There are many models of God’s providence (Oord lists seven) which run the spectrum from God as the all-controlling “omnicause” (83) to God as the completely incomprehensible wholly other. Oord locates his view, essential kenosis, in the middle of this spectrum.

Here is the one paragraph form of his model:

God’s eternal nature is uncontrolling love. Because of love, God necessarily provides freedom/agency to creatures, and God works by empowering and inspiring creation toward well-being. God also necessarily upholds the regularities of the universe because those regularities derive from God’s eternal nature of love. Randomness in the world and creaturely free will are genuine, and God is not a dictator mysteriously pulling the strings. God never controls others. But God sometimes acts miraculously, in noncoercive ways. God providentially guides and calls all creation toward love and beauty. (94)

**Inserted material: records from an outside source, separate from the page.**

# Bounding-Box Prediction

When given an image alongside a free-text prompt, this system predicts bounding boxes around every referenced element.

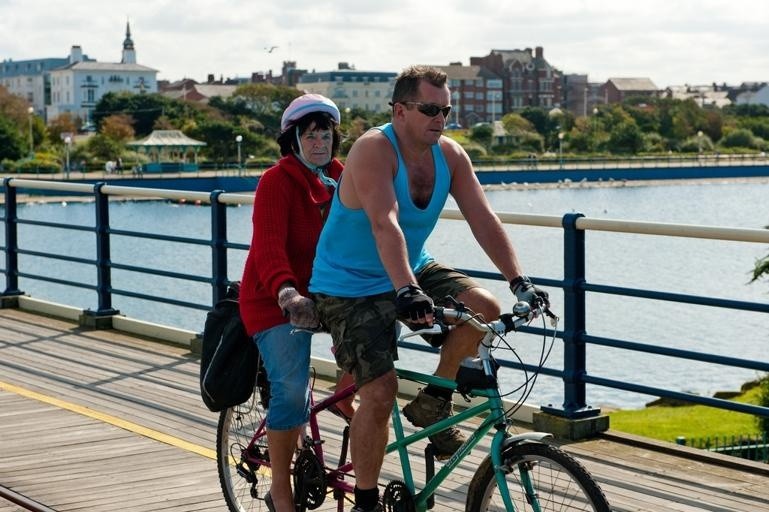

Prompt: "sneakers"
[351,503,386,512]
[265,492,276,512]
[403,389,471,458]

This view of providence is jarring to Christians raised on classic systematic theologies. To understand this requires a massive shift that prioritizes love over power. Is this not what the cross emphasizes?

Miracles

Let’s return to the syllogism we started with:

  • God is all-powerful
  • God is love
  • Therefore God should prevent meaningless suffering

At first glance, essential kenosis appears to deny the first premise. Essential Kenosis states that God cannot utterly control his creation. How, then, can God be called Almighty in any meaningful sense? How do we deal with miracles?

An essentially kenotic God is still Almighty in at least three ways (189):

  1. God is “mightier than all others.”
  2. God is “the only One who exerts might upon all that exists.”
  3. God is “the ultimate source of might for all others.

This Almighty God can still work miracles, albeit in cooperation with creation. God does not arbitrarily break eternal laws that he set in order. God works from the inside, persuading his creation at all levels of existence to work towards shalom.

I struggle with this understanding of miracle. Oord’s description of God “calling upon free agents to act in ways that fit well with what God foreknows with a high probability will occur among systems of nature or inanimate objects” (210) feels like a semantic distinction. How does a “free agent” resist the persuading love of God? Does God have a scale gauged to the creature in question which tells him just how far he is able to persuade before persuasion becomes control?

The radical outbreak of God’s power in the life of Jesus—the confirming signs and wonders that accompanied the last days—also call the persuasive model of miracles into question. Do we attribute the increase of divine activity in and around the life of Jesus and the early church to an increasing of God’s persuasive power? If God is at times more or less persuasive in reducing suffering then we are back to the same issue essential kenosis avoids: God picks and chooses when to relieve suffering.

I enjoy struggling with these ideas. The Uncontrolling Love of God has wormed its way into my mind. Its greatest strength is how it recentralizes love as the defining characteristic of God. As Amos Yong wrote on the back cover, “this book secures Oord’s legacy as the theologian of love.” I find myself reflecting on Oord’s arguments often as I pray and minister.

I’ll close this review with Oords most memorable analogy:

Mermaids cannot run marathons, and a kenotic God cannot coerce. A controlling God of love is fictional. (181)

—Thomas Jay Oord, The Uncontrolling Love of God: An Open and Relational Account of Providence (Downer’s Grove, IL: IVP Academic, 2015).